Dp33 Le 29 novembre 2018 à 18:45:41
Dommage que seul le gouvernement soit satisfait d'une situation non tenable a 4 kg lors des années de fortes pressions notamment sur la zone océanique .on développe ainsi les bio que sur la ceinture méditerranéenne... Dur pour nos amis de Bordeaux
jacques357 Le 29 novembre 2018 à 07:02:23
Dans technico-commercial, il y a surtout commercial. J'ai donc toujours détesté ce mot car s'il y a plusieurs techniques pour une conduite de vignoble, il n'y a qu'un moyen de gagner plus d'argent pour un "technico-commercial". C'est celui de nous vendre la technique la plus chère!
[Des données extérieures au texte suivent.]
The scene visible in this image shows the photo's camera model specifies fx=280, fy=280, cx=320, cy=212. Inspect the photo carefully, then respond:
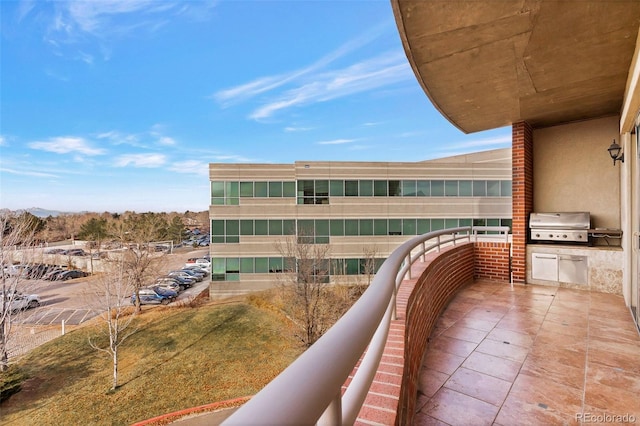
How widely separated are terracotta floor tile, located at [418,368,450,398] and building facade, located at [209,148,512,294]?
19.9 meters

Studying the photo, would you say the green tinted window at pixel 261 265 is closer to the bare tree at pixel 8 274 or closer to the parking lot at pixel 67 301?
the parking lot at pixel 67 301

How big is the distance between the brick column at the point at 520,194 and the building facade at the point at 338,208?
16.6 metres

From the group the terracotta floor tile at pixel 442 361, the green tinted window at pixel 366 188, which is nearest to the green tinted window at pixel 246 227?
the green tinted window at pixel 366 188

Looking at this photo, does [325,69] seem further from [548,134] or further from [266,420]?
[266,420]

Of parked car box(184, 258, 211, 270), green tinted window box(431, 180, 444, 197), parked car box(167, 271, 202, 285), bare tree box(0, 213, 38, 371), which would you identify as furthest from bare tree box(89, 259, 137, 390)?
green tinted window box(431, 180, 444, 197)

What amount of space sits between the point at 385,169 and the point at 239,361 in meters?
17.4

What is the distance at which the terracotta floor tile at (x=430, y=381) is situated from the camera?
8.87 feet

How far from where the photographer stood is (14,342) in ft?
44.1

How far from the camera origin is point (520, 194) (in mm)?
6477

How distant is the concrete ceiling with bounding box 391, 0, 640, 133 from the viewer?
296 cm

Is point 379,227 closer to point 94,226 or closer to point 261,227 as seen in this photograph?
point 261,227

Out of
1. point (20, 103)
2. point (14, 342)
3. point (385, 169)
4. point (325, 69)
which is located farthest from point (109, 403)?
point (20, 103)

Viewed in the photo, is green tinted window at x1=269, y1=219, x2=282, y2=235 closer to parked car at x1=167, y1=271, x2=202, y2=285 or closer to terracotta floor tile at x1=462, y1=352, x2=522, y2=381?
parked car at x1=167, y1=271, x2=202, y2=285

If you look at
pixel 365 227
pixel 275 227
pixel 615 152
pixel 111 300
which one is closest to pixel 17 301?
pixel 111 300
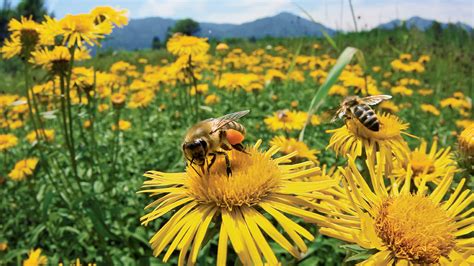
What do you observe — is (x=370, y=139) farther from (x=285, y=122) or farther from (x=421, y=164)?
(x=285, y=122)

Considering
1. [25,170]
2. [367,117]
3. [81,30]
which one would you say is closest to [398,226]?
[367,117]

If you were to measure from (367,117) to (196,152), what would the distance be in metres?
0.75

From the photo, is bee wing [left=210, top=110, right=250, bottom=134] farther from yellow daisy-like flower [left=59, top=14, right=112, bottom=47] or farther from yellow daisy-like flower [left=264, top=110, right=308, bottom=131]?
yellow daisy-like flower [left=264, top=110, right=308, bottom=131]

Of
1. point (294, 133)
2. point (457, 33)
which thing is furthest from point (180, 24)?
point (294, 133)

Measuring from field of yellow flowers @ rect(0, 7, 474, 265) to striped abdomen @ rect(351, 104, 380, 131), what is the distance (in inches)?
3.8

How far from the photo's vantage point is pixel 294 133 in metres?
4.46

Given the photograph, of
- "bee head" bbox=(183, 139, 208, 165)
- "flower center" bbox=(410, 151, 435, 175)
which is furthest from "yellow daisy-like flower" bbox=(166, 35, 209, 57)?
"bee head" bbox=(183, 139, 208, 165)

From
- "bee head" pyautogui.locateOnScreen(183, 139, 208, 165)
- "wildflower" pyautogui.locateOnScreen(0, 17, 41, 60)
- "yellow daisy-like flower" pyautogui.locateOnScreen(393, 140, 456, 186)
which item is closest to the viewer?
"bee head" pyautogui.locateOnScreen(183, 139, 208, 165)

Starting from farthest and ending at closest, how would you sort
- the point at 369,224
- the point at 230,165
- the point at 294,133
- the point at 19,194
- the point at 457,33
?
the point at 457,33, the point at 294,133, the point at 19,194, the point at 230,165, the point at 369,224

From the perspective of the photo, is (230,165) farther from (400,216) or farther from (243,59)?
(243,59)

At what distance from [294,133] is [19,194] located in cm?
288

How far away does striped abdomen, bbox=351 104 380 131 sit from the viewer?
4.94ft

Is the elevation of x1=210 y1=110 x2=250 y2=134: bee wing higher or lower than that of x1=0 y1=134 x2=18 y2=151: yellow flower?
higher

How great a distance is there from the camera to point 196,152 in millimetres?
1100
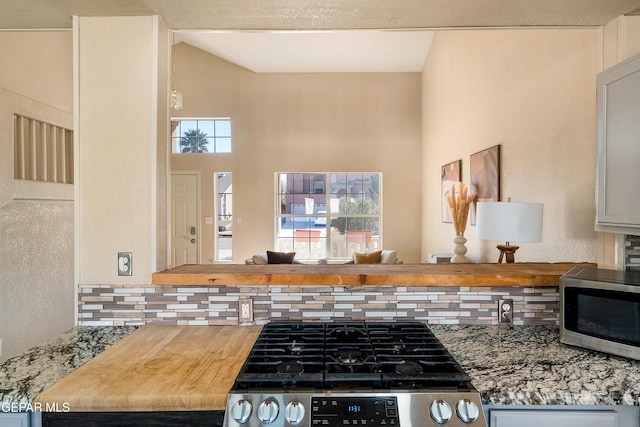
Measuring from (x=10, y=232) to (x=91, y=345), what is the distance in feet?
5.34

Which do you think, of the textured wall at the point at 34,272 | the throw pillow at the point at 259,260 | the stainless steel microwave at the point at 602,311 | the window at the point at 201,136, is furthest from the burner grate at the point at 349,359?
the window at the point at 201,136

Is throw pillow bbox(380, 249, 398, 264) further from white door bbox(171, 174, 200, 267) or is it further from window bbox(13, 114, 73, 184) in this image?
window bbox(13, 114, 73, 184)

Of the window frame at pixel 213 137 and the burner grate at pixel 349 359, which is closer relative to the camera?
the burner grate at pixel 349 359

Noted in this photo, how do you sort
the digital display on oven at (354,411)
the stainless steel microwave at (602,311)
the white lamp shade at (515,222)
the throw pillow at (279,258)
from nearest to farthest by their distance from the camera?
the digital display on oven at (354,411) < the stainless steel microwave at (602,311) < the white lamp shade at (515,222) < the throw pillow at (279,258)

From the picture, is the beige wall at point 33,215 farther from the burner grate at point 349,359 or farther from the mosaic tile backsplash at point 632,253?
the mosaic tile backsplash at point 632,253

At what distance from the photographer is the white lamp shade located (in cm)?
219

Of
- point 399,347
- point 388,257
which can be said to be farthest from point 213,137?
point 399,347

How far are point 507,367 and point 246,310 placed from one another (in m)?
0.95

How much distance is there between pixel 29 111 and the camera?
245 centimetres

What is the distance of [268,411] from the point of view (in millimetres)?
906

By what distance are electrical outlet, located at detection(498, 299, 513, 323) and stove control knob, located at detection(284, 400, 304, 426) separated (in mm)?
962

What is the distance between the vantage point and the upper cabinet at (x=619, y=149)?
1.21 m

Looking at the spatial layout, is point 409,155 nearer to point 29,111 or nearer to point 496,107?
point 496,107

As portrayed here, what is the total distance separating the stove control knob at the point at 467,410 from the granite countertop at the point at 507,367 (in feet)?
0.17
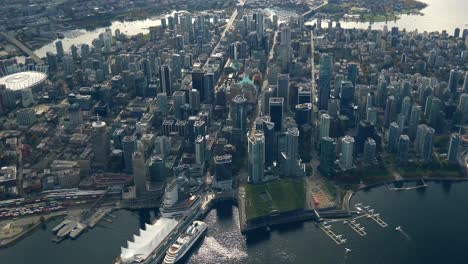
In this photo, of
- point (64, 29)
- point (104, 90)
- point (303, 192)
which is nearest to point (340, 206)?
point (303, 192)

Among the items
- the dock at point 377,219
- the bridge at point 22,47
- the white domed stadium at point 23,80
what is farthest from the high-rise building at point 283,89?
the bridge at point 22,47

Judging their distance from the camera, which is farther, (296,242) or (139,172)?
(139,172)

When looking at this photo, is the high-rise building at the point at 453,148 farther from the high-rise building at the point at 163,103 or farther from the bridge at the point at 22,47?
the bridge at the point at 22,47

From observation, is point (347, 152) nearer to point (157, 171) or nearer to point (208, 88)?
point (157, 171)

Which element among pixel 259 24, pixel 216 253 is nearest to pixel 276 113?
pixel 216 253

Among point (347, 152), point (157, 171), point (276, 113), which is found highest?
point (276, 113)

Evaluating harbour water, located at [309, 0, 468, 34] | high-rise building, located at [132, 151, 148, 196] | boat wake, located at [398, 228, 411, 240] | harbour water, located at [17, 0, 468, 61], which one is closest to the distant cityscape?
high-rise building, located at [132, 151, 148, 196]

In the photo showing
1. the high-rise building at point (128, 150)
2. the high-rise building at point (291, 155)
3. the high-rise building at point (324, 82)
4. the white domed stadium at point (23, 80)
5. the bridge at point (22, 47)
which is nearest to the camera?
the high-rise building at point (291, 155)
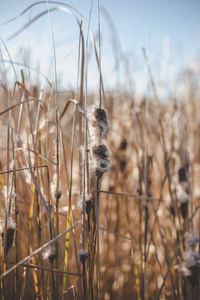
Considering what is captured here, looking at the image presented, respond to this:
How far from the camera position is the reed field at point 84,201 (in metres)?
0.65

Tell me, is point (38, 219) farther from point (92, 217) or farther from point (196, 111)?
point (196, 111)

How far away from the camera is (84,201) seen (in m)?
0.60

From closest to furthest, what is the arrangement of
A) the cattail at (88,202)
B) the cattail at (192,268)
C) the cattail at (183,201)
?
the cattail at (88,202) → the cattail at (192,268) → the cattail at (183,201)

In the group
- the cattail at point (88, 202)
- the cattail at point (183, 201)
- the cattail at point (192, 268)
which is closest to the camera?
the cattail at point (88, 202)

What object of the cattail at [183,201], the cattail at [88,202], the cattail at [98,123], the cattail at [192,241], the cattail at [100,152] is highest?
the cattail at [98,123]

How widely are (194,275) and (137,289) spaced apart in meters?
0.21

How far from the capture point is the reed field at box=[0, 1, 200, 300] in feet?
2.12

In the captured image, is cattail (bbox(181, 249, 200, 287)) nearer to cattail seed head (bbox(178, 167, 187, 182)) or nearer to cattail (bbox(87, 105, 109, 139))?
cattail seed head (bbox(178, 167, 187, 182))

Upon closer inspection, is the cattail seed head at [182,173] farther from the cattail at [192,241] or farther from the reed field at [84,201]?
the cattail at [192,241]

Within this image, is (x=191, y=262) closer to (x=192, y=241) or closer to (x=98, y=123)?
(x=192, y=241)

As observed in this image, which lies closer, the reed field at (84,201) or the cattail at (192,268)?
the reed field at (84,201)

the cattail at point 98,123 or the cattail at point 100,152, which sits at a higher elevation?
the cattail at point 98,123

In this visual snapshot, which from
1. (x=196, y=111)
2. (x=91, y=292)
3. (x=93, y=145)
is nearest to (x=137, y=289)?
(x=91, y=292)

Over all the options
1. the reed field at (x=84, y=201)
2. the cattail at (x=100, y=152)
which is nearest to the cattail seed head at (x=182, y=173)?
the reed field at (x=84, y=201)
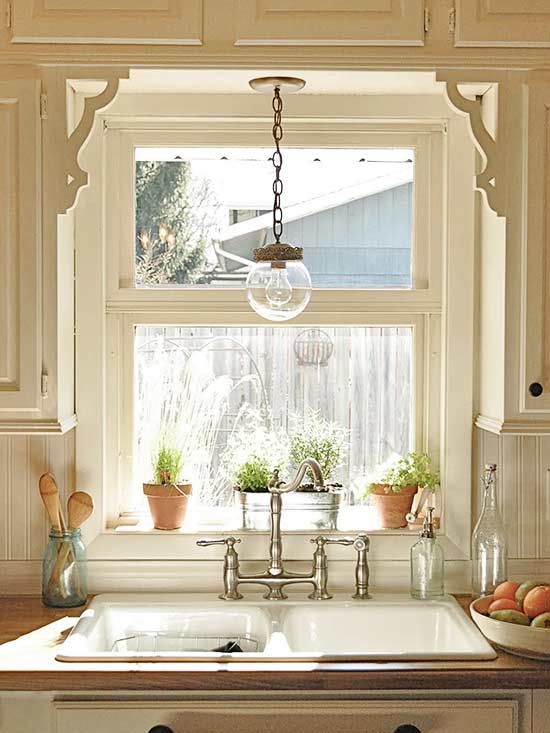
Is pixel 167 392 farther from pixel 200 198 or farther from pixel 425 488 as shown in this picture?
pixel 425 488

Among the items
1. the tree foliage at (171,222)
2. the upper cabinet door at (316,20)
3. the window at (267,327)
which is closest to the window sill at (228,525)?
the window at (267,327)

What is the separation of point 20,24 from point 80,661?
1.39 m

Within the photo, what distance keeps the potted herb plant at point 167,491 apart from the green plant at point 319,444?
0.30m

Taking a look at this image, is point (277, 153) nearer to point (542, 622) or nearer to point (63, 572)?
point (63, 572)

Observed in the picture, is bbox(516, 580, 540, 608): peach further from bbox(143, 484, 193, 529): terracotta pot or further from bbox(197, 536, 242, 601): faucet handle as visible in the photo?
bbox(143, 484, 193, 529): terracotta pot

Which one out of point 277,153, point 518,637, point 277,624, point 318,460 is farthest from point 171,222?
point 518,637

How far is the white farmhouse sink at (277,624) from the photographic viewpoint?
246 cm

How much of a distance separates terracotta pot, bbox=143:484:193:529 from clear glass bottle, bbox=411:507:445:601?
23.9 inches

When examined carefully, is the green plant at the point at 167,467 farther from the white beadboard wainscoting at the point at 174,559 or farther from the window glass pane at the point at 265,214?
the window glass pane at the point at 265,214

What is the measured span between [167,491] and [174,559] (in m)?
0.17

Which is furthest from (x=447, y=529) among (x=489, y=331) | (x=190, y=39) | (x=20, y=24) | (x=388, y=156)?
(x=20, y=24)

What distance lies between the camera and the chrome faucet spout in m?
2.50

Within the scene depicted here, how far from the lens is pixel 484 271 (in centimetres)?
264

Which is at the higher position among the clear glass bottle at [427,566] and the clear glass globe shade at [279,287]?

Quand les marchés se tendent, les loups sortent du bois.
Robert G Le 28 novembre 2018 à 11:09:15
Très amusant le commercial de BASF: on pourrait être gentil et se dire que les phytos militent pour le biocontrole, mais ils font surtout payer aux alternatifs les revers du glyphosate qui effraie leurs rentes malgré leur lobby, c'est beau l'esprit de corporatisme!
vinifera Le 28 novembre 2018 à 11:07:09
J'adore la réaction de Mr Régis Marty, ingénieur technico-commercial pour BASF : "Ia dose de 4 kg sur 7 ans est un compromis bénéfices/risques avec des arguments scientifiques à l'appui. Le bio devant apporter un bénéfice environnemental, santé... Cela obligera ceux qui ne se reposaient que sur le cuivre à faire évoluer leurs pratiques ". Mr "BASF" se réjouit que les bio soit obligés d'acheter d'autres produits que le cuivre, produit à marge très faible et donc peu inintéressant pour Mr "BASF", et donc de dépenser plus dans des produits issus de l'industrie, pourquoi pas de BASF, et à forte marge pour des industries comme...BASF. Quelle honte! Quand on distribue des produits phyto depuis des lustres dont certains ont des classements peu reluisant, et d'autres qui étaient toxiques, on ne vient pas faire la morale. N'OUBLIEZ PAS QUE C"EST NOUS QUI VOUS OBLIGEONS A DEVENIR PLUS PROPRE ET NON LE CONTRAIRE. Seul le profit vous motive.